▸ EXCERPT
# BMW E46 (Little Mod)



## DMH-01 (Mar 29, 2011)

Been meaning to upgrade the number plate bulbs for a while now and finally got round to ordering some.

Before Pics:










50/50 Pic:










After Pics:



















Ordered an interior bulb kit as well which will be getting fitted once I receive it. Also a big thanks to Jay for recommending me which bulbs to go for :thumb:.

Thanks for looking
Dan


----------



## awallacee30 (May 4, 2011)

Looks great fella. Did the same and put LEDs on my old E46. They're worlds apart from the standard bulbs


----------



## jay_bmw (Jan 28, 2010)

Glad you got sorted matey looking very good indeed - it's amazing what such a little change can make


----------



## CodeCyan (Jan 29, 2009)

They look the dogs danglies! I have an E46 touring and have been wanting to change to LEDs for a while but was concerned about the quality offered from some of the eBay sellers. 

Where did you get yours from if you don't mind me asking?


----------



## drewjak (Jun 25, 2011)

sold !!!!!! :thumb: where can you get these from they do look really good, would really like some for the interior as i think it looks good in the dark when it all lights up, would be even better in white, rather than the poor orangey yellow.


----------



## DMH-01 (Mar 29, 2011)

awallacee30 said:


> Looks great fella. Did the same and put LEDs on my old E46. They're worlds apart from the standard bulbs


Cheers mate, I can't stand the yellow bulbs on BMs.



jay_bmw said:


> Glad you got sorted matey looking very good indeed - it's amazing what such a little change can make


Agreed it does look better now, glad I went with them. Just waiting for them interiors to arrive now.


----------



## Waxamomo (Jun 18, 2008)

Looks brilliant, can I ask where you got them? I've got an E46 myself and would love to do the same.


----------



## DMH-01 (Mar 29, 2011)

CodeCyan said:


> They look the dogs danglies! I have an E46 touring and have been wanting to change to LEDs for a while but was concerned about the quality offered from some of the eBay sellers.

▸ INFORMATION SHOWN
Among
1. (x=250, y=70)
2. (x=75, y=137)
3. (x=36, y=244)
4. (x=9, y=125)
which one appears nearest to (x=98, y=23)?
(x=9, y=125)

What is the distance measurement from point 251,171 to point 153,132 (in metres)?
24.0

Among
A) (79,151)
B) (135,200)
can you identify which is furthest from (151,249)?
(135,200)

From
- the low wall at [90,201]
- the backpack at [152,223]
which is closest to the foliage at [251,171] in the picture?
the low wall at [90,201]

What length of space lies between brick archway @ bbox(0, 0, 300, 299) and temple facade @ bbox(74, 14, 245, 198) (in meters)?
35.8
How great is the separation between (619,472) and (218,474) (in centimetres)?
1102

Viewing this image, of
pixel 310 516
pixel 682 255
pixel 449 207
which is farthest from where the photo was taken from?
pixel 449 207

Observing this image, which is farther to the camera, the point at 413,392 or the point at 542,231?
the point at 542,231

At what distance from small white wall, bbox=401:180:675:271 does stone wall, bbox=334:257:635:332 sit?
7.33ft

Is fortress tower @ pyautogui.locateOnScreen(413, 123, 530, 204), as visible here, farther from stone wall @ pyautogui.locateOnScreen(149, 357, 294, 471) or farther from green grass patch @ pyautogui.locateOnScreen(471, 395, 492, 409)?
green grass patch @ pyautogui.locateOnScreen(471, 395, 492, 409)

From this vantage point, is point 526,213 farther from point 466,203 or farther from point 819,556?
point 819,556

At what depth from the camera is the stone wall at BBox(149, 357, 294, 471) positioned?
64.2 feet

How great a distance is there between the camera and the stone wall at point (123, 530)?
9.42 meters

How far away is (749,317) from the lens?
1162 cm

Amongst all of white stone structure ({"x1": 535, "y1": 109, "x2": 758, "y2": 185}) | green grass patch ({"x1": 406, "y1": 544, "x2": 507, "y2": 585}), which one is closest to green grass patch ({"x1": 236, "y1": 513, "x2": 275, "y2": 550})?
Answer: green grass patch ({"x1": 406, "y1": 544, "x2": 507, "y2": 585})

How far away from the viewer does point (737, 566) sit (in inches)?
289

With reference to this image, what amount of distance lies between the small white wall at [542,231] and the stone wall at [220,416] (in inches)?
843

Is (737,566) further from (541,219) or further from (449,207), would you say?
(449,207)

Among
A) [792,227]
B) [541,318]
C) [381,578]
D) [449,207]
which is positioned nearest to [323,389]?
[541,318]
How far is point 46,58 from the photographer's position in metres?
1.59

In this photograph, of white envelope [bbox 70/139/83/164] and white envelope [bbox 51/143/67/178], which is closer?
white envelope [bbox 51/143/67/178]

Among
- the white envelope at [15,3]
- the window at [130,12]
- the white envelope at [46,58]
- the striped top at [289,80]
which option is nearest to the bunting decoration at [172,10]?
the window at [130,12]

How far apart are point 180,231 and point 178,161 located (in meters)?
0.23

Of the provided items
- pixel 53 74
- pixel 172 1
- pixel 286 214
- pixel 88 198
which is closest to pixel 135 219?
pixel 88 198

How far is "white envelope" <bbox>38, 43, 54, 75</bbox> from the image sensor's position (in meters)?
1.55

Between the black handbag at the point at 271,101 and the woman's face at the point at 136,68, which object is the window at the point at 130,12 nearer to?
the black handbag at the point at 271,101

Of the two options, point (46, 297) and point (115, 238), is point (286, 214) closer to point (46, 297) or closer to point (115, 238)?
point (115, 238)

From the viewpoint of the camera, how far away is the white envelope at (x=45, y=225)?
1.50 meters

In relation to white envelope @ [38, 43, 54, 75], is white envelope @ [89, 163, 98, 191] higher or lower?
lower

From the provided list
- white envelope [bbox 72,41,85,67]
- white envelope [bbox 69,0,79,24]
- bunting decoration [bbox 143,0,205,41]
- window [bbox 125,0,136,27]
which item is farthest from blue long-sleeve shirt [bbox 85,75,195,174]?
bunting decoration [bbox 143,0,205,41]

▸ WHAT THE TASK REQUIRES
Write out the part of the E46 number plate bulb thread from "## awallacee30 (May" up to and including "(Jan 28, 2010)", swapping "standard bulbs" for "stock bulbs".

▸ SOLVED PROBLEM
## awallacee30 (May 4, 2011)

Looks great fella. Did the same and put LEDs on my old E46. They're worlds apart from the stock bulbs


----------



## jay_bmw (Jan 28, 2010)